TASK REQUIREMENTS:
#1 Copy the part of the Anthurium brownii text starting at "It comprises large" and ending at "you can too.".
#2 According to the Anthurium brownii text, how tall does this plant grow?
#3 Name every ingredient of the potting mix given in the Anthurium brownii text.

TEXT SHOWN:
- Opening Delimiter -
Anthurium brownii has bright green-colored leaves with yellow veins. The leaves are ruffled and are shaped like a heart and are on long petioles. Petioles are what connect the leaves with the stem.
This Anthurium was ranked amongst the top plants for its air purification attributes.
It comprises large leaves that provide an ample surface area, enabling the plant to absorb impurities in the air. This makes it a go-to indoor plant. It grows to a height between 24-36 inches or 60-90 cm.
So we now know that it is a great air purifier, but let’s look into how I care for my Anthurium brownii and how you can too.
- 1 Anthurium brownii Plant Care
- 2 Common Problems with Anthurium brownii
- 3 Frequently Asked Questions about Anthurium brownii Care
- 4 Conclusion
Anthurium brownii Plant Care
Anthurium brownii needs warm day temperatures of 78 to 90 degrees Fahrenheit (25 to 32 degrees Celsius). Keep the environment at 80% humidity and above and provide bright indirect sunlight. The soil needs to stay slightly moist by watering weekly. As a potting mix a loose mix compromising of pine bark, charcoal, peat, and little soil is adviced.
Anthurium plants are epiphytes, meaning that they are growing on other plants and surfaces. They are therefore used to a lot of oxygen to their roots.
I use a loose potting mix compromising of pine bark, charcoal, peat, and little soil in a ratio of 2:1:1:0.5.
Anthurium brownii requires moist soil to flourish. Water the plant when the soil’s top layer almost dries out but not completely.
In other words always keep it a little moist but never soaked and soggy.
Excessive water may rot their roots, and it can die out. The soil must be carefully selected while planting.
Anthurium brownii requires neutral soil near the 6.5 pH range. They are best grown in a pot with good drainage.
- Closing Delimiter -
STORED DATA:
- Opening Delimiter -
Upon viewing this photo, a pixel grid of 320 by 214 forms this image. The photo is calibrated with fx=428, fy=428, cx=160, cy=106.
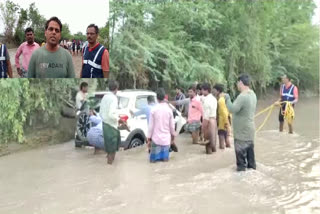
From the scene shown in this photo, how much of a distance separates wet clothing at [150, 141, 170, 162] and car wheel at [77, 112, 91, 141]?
1.23 metres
- Closing Delimiter -
SET OF ANSWERS:
#1
It comprises large leaves that provide an ample surface area, enabling the plant to absorb impurities in the air. This makes it a go-to indoor plant. It grows to a height between 24-36 inches or 60-90 cm.
So we now know that it is a great air purifier, but let’s look into how I care for my Anthurium brownii and how you can too.

#2 It grows to a height between 24-36 inches or 60-90 cm.

#3 Pine bark, charcoal, peat, and soil.